> _What you need to do_
a - Using the retail sales passage, list every spending category that is assigned a percentage change for October, together with that change.
b - Continue the retail sales passage, beginning after its final sentence.
══ Document text ══
Strength in October was led by gasoline service stations, which were up 4.3% (thanks mostly to higher prices, not more fuel pumped), and clothing, which rose 3%. The big drag came from autos, which fell 2.2%. Interestingly, spending on building materials dropped 1.1%, though the extensive rebuilding activity in Florida following the hurricanes may have introduced upside possibility for this component.
COMPOSITION SHIFT. The retail data suggest upward revisions to third-quarter consumption and a slightly better outlook for the fourth quarter, though the gasoline service-station figures will drive the so-called chain price deflators (used to adjust GDP data for inflation) rather than real growth. We're assuming an upward adjustment for third-quarter consumption of around $2.5 billion. We would normally have assumed a bump of as much as $5 billion, but in this case we suspect that the auto figures in another data set covering retail sales, called personal consumption expenditures, overstated growth and are poised for downward revision, given today's retail auto data.
═══
══ Supplied records ══
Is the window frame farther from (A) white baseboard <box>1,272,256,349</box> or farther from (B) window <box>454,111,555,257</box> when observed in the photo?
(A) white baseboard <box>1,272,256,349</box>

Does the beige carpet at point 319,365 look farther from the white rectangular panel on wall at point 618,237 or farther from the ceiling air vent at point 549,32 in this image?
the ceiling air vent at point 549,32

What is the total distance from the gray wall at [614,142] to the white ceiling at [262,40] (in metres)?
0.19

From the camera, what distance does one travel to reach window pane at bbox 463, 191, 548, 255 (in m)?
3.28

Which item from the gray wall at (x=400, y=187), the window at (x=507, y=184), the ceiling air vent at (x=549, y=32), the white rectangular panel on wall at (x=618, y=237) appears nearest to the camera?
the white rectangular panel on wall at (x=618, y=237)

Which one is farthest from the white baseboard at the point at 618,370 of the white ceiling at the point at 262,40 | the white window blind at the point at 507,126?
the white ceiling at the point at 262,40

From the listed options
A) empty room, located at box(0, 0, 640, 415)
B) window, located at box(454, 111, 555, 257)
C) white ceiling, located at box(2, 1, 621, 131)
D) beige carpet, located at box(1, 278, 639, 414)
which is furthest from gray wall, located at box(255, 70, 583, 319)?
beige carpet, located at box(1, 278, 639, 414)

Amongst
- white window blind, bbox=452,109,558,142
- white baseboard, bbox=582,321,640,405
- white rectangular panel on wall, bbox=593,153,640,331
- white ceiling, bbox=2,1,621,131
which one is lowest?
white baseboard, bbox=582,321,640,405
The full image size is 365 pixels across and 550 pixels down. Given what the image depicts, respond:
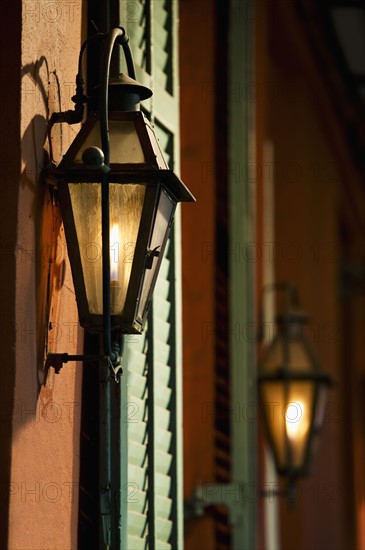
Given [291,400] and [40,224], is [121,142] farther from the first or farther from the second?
[291,400]

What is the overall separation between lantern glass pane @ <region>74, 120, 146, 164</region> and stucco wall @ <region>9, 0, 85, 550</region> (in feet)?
0.37

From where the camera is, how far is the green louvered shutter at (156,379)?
3.52 meters

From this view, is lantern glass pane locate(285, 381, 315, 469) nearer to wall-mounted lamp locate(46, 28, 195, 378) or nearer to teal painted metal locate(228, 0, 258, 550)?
teal painted metal locate(228, 0, 258, 550)

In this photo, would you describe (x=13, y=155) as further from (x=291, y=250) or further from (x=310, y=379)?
(x=291, y=250)


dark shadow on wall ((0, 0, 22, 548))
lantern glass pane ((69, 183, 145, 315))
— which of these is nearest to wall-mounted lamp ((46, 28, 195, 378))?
lantern glass pane ((69, 183, 145, 315))

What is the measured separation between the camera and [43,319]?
10.1ft

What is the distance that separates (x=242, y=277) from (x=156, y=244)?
2994 millimetres

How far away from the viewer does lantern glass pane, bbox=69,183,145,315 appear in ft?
9.82

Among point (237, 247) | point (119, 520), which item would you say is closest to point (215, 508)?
point (237, 247)

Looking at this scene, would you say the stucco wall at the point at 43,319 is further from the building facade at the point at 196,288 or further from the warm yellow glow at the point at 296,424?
the warm yellow glow at the point at 296,424

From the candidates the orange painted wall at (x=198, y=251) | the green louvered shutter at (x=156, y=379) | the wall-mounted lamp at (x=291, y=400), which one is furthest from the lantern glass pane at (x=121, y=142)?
the wall-mounted lamp at (x=291, y=400)

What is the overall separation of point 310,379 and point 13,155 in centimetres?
347

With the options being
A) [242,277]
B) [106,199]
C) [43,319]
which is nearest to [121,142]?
[106,199]

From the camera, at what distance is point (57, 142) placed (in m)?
3.23
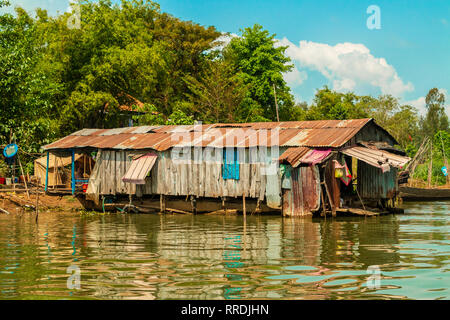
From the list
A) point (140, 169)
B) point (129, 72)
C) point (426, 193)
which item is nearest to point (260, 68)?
point (129, 72)

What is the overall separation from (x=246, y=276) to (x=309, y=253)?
2777 mm

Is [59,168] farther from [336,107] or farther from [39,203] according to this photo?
[336,107]

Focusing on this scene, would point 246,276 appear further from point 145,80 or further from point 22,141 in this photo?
point 145,80

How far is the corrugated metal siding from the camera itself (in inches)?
860

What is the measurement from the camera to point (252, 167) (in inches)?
839

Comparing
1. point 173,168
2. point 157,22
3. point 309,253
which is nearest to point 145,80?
point 157,22

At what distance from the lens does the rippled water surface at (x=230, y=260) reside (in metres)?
7.28

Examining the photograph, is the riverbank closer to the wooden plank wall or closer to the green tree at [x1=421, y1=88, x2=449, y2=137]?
the wooden plank wall

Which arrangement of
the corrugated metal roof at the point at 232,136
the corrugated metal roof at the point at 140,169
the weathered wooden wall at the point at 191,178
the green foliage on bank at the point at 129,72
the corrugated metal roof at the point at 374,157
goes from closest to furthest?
1. the corrugated metal roof at the point at 374,157
2. the corrugated metal roof at the point at 232,136
3. the weathered wooden wall at the point at 191,178
4. the corrugated metal roof at the point at 140,169
5. the green foliage on bank at the point at 129,72

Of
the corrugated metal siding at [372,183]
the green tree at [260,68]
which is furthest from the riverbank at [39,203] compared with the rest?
the green tree at [260,68]

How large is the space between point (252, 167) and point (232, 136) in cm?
186

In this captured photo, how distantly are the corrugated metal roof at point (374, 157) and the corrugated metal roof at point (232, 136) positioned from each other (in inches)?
23.7

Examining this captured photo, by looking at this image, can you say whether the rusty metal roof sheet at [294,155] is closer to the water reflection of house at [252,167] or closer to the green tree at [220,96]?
the water reflection of house at [252,167]

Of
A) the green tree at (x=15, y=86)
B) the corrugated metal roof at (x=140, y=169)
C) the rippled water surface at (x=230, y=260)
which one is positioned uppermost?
the green tree at (x=15, y=86)
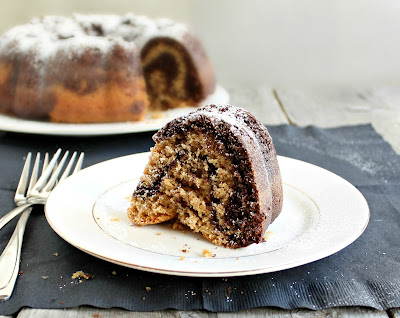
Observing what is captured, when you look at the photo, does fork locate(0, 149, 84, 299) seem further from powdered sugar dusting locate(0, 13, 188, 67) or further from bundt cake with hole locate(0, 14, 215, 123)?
powdered sugar dusting locate(0, 13, 188, 67)

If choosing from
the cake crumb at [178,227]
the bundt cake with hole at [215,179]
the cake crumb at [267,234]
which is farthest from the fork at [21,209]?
the cake crumb at [267,234]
═══
> _Solved tasks_
a -
- Gasoline service stations: up 4.3%
- Clothing: rose 3%
- Autos: fell 2.2%
- Building materials: dropped 1.1%

b -
We don't expect a net revision in the third-quarter gross domestic product growth rate of 3.7%, despite the consumption adjustment due to expected weakness in inventories, though the shift in the composition of growth in the quarter from inventories to sales is good news for the overall growth outlook.
For the fourth quarter, we now expect a solid 3.3% real growth rate for consumption, and we continue to expect a solid 4.5% real GDP increase.
NO EFFECT. As for the hurricanes' impact, historically they've had little effect on overall retail sales growth both during and after a hurricane, despite plausible reasons to expect a significant disruption to spending, followed by a boost.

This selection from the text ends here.